Taking the components of a system containing multiple vectors

[Kaushik]

Please show me your work step by step as I outlined them. First step, how did you rewrite the equation
$d(h^2)=d(x_1^2)+d(c^2)$?

$\frac{d(h^2)}{dt} = \frac{d(x_1^2)}{dt} + \frac{d(c^2)}{dt}$
$2h(v_h) = 2x_1(u)$ (using chain rule)
$\frac{u}{v_h} = \frac{h}{x_1}$
Using trig,
$\frac{h}{x_1} = \frac{1}{cosθ}$
$∴ v_h = u(cosθ)$
Now, $v_h$ is the velocity along the inclined.

After this what should i do? Which triangle should i use? Please help.

Thanks.

 

[haruspex]

the string that is connected to the block is also moving with velocity u.

Each point of the string along the section from block to pulley is getting closer to the pulley at rate u. That is, of its total velocity, the component towards the pulley is u.

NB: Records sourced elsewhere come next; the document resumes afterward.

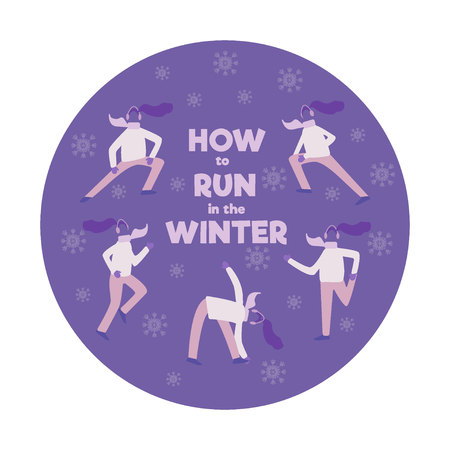 Set of people, men and women, running in winter season, flat cartoon vector illustration isolated. Set of men and women running, jogging in winter season, dressed in warm clothes warming up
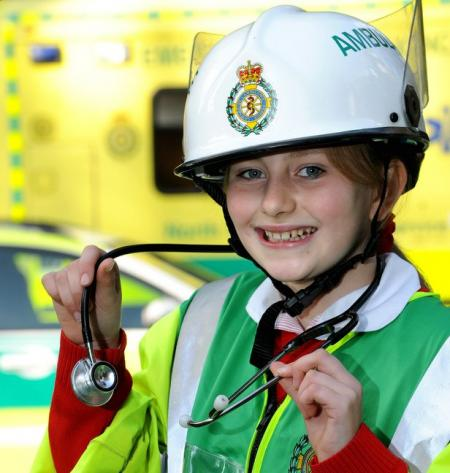Emergency services were called in to help educate Ilkley youngsters on life-saving careers.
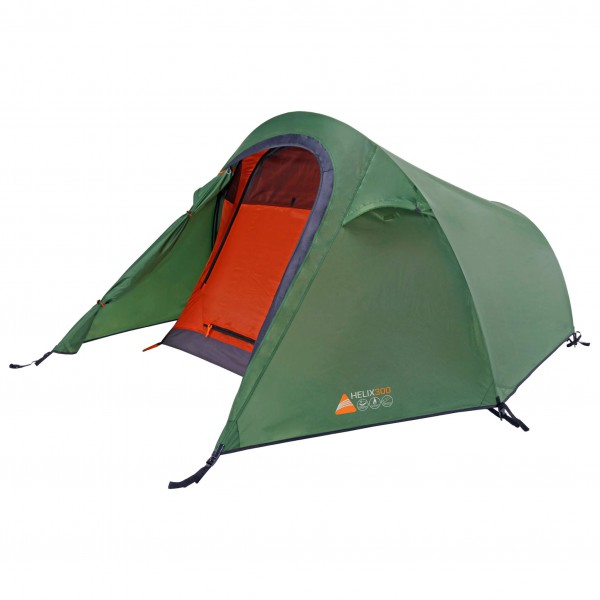 Vango - Helix 300 - 3-person tent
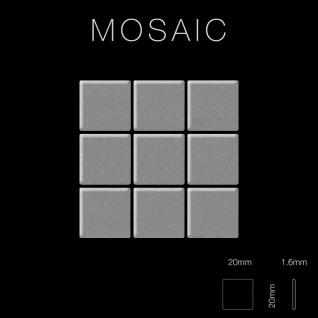 Mosaik Fliese massiv Metall Edelstahl matt in grau 1, 6mm stark ALLOY Mosaic-S-S-MA 1, 04 m2 - Vorschau 2
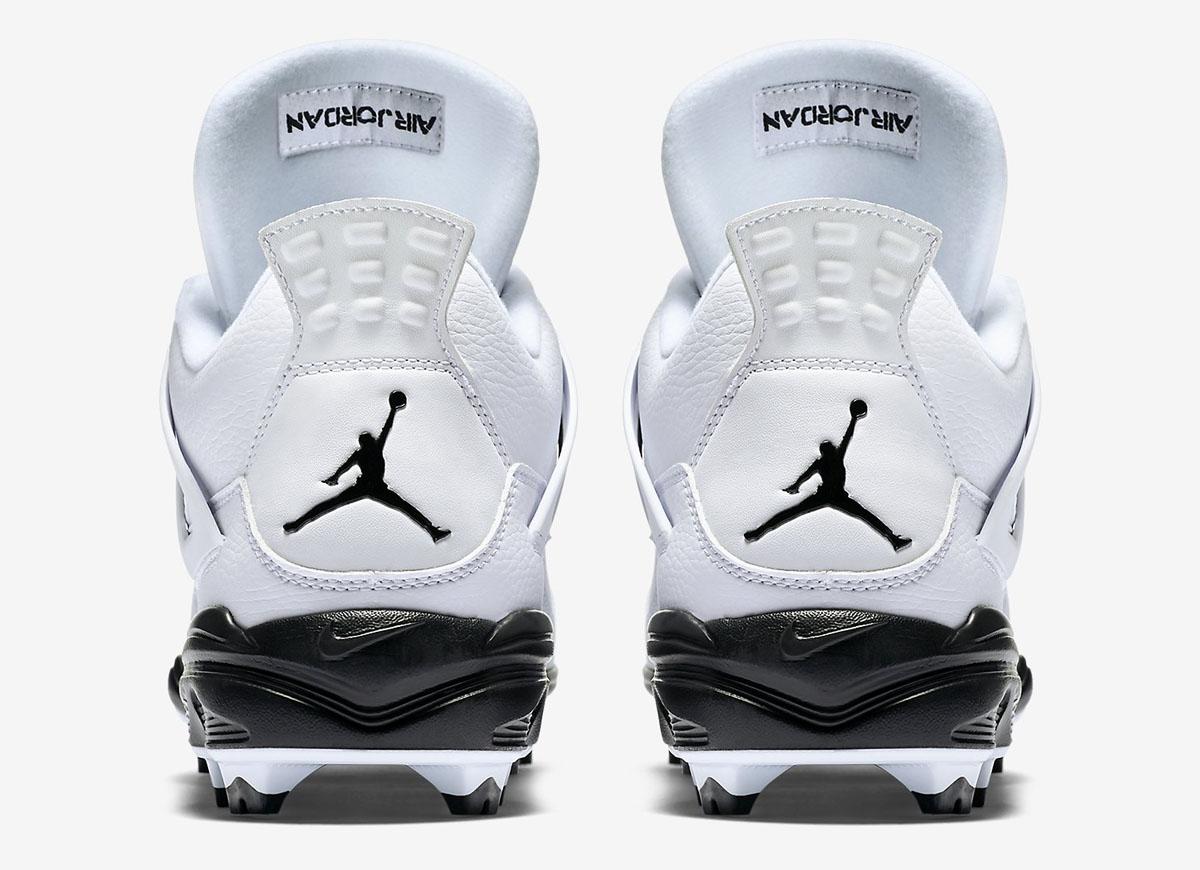cheap youth baseball cleats where to buy jordan sneakers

Each point also has a tangential component, i.e. it has some rotation about the point of contact with the pulley. The further from the pulley the greater this component.
At the point where the string touches the block, the overall velocity, v, is vertical. It therefore has a velocity v cos(θ) towards the pulley (=u) and a tangential velocity v sin(θ)=u tan(θ).